Convict walked the line with his krath sheathed and his mind set to tools, not men, because you can remind a hand what it believes even when the bones want something hotter.
Exythilis unrolled a mirror net and set its angles so a drone would see a hawk and a halo and none of what it came for. Hark wrapped the dog’s paws and let the animal breathe the rails until it sighed, learning the difference between metal honest and metal ashamed.

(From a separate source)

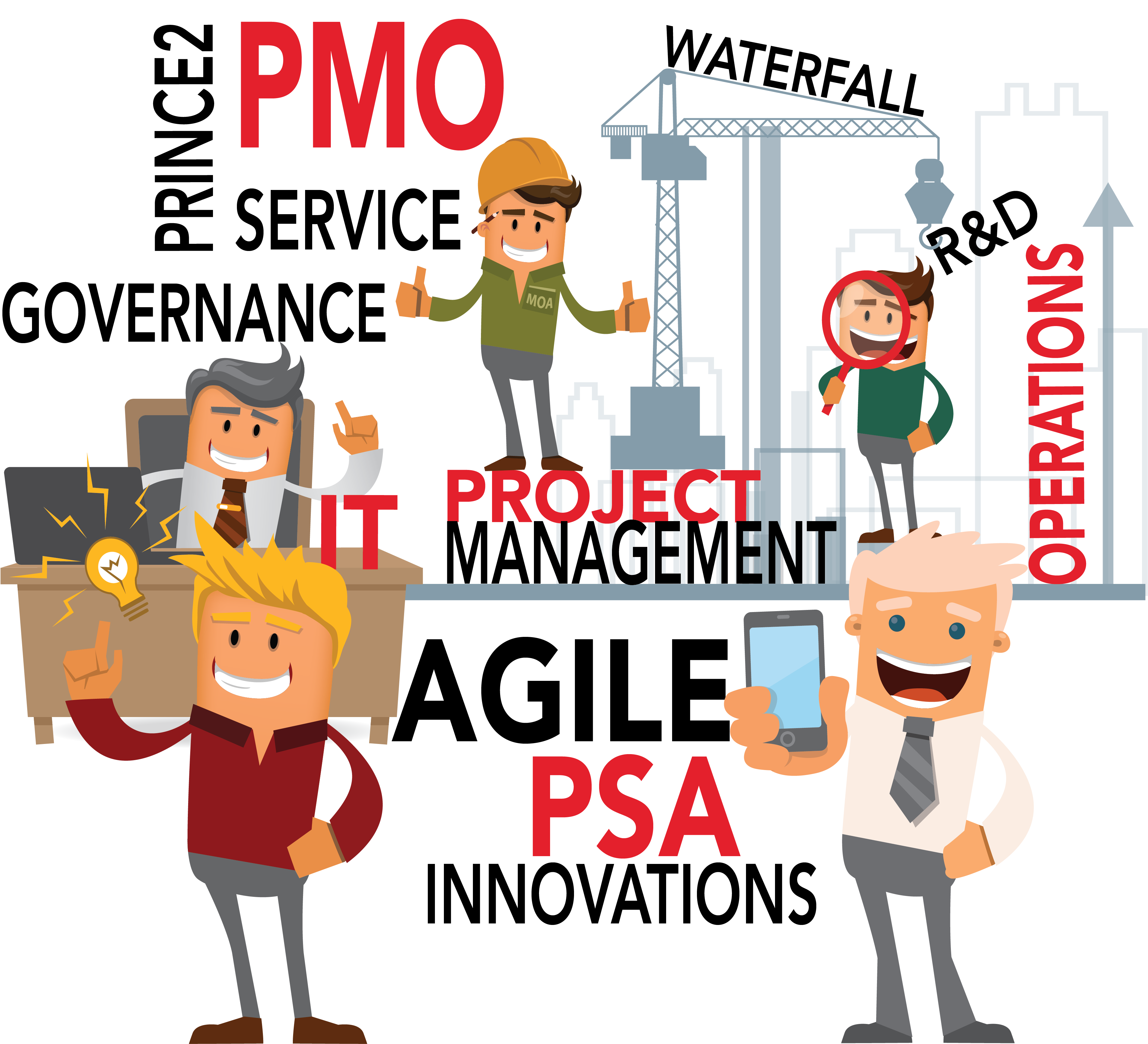Why orchestra nqi gather. Manager clipart operational control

Maura’s voice on the wire was steady as a ledger: “Rear two cars, isolate. Do not open.” Muir’s answer came as law made into breath: “Witness, then act.”
The consist announced itself with obedience practiced into sin. Lead unit coughed a re-spectful horn; wheels said weight without saying which kind. Convict touched rail with two fingers and felt the cold hump in the middle where a refrigerated block drank more power than paper allowed. Behind it, two tail cars kinked the ballast’s song by half a beat, a stutter in the earth that meant heavier than claimed. The false yellow steadied at the tower; the green at Glass Chimney pretended to forget itself.
Exythilis lifted his head and turned the Convict’s gaze to the knuckles—freshly buffed where no yard had reason to shine except vanity or fear.
Ogham in dust, short and quick: lean / hides name. The trap closed without a sound.
They stepped from brush to catwalk as the tail rolled into reach, hands and weight arranged like a prayer that understood leverage.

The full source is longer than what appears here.